Done in both English and French, the English text being authoritative.

Judge Jean-Claude Antonetti

Dated this twenty-sixth day of April 2006
At The Hague
The Netherlands

[ Seal of the Tribunal]

1. Prosecution Submission concerning "Projet de lignes directrices destinees a regir l’admissibilite des elements de prevue," Order for Measures and Scheduling Order dated 23 February 2006, Prlic Response on Questioning by Accused and Prlic Request for Variance of Scheduling, 10 March 2006; Slobodan Praljak’s Submission concerning the Pre-Trial Judge’s 1 March 2006 “Draft Guidelines for the Admissibility of Evidence and to Ensure Efficient Conduct of the Proceedings," 14 March 2006; Joint Observations of the Defence for the Accuse Stojic and Petkovic regarding the Pre-trial Judge’s Draft Guidelines for the Admissibility of Evidence and to Ensure Efficient Conduct of the Proceedings, of 1 March 2006, 15 March 2006; Jadranko Prlic’s Submissions to the Trial Chamber’s Draft Guidelines for the Admissibility of Evidence and to Ensure Efficient Conduct of the Proceedings, 15 March 2006; Submission on behalf of Berislav Pusic regarding Draft Guidelines for the Admissibility of Evidence and to Ensure Efficient Conduct of the Proceedings, 15 March 2006; The Accused Valentin Coric’s Notice of Joinder to Jadranko Prlic’s Submissions to the Trial Chamber’s Draft Guidelines for the Admissibility of Evidence and to Ensure Efficient Conduct of the Proceedings, 16 March 2006 .

» **SUPPLIED MATERIAL**:
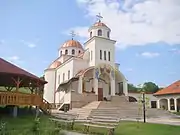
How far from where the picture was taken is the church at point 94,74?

» **REQUIRED TASKS**:
(a) According to the Tribunal order excerpt, which language version of the text is authoritative?
(b) Translate this sentence from the Tribunal order excerpt into Spanish: "Done in both English and French, the English text being authoritative."
(c) Continue the Tribunal order excerpt from where it stops.

» **TASK-BY-TASK RESULTS**:
(a) The English text is authoritative.

(b) Hecho en inglés y en francés, siendo el texto en inglés el que hace fe.

(c)
2. For example, the plan requests an assurance from the Trial Chamber on the position that will be taken by the Appeals Chamber on the sufficiency of evidence. See Transcript (12 April 2006), T.637.
3. On the basis of 6 weeks per year of court recess time.
4. This does not limit the obligations of the parties to provide all documents and other material intended to be offered as evidence at trial to the Registry for entering into the e-court system, as outlined in the Provisional Practice Direction on the Application of an Electronic Court Management System, IT/239 Rev. 1, 6 October 2005.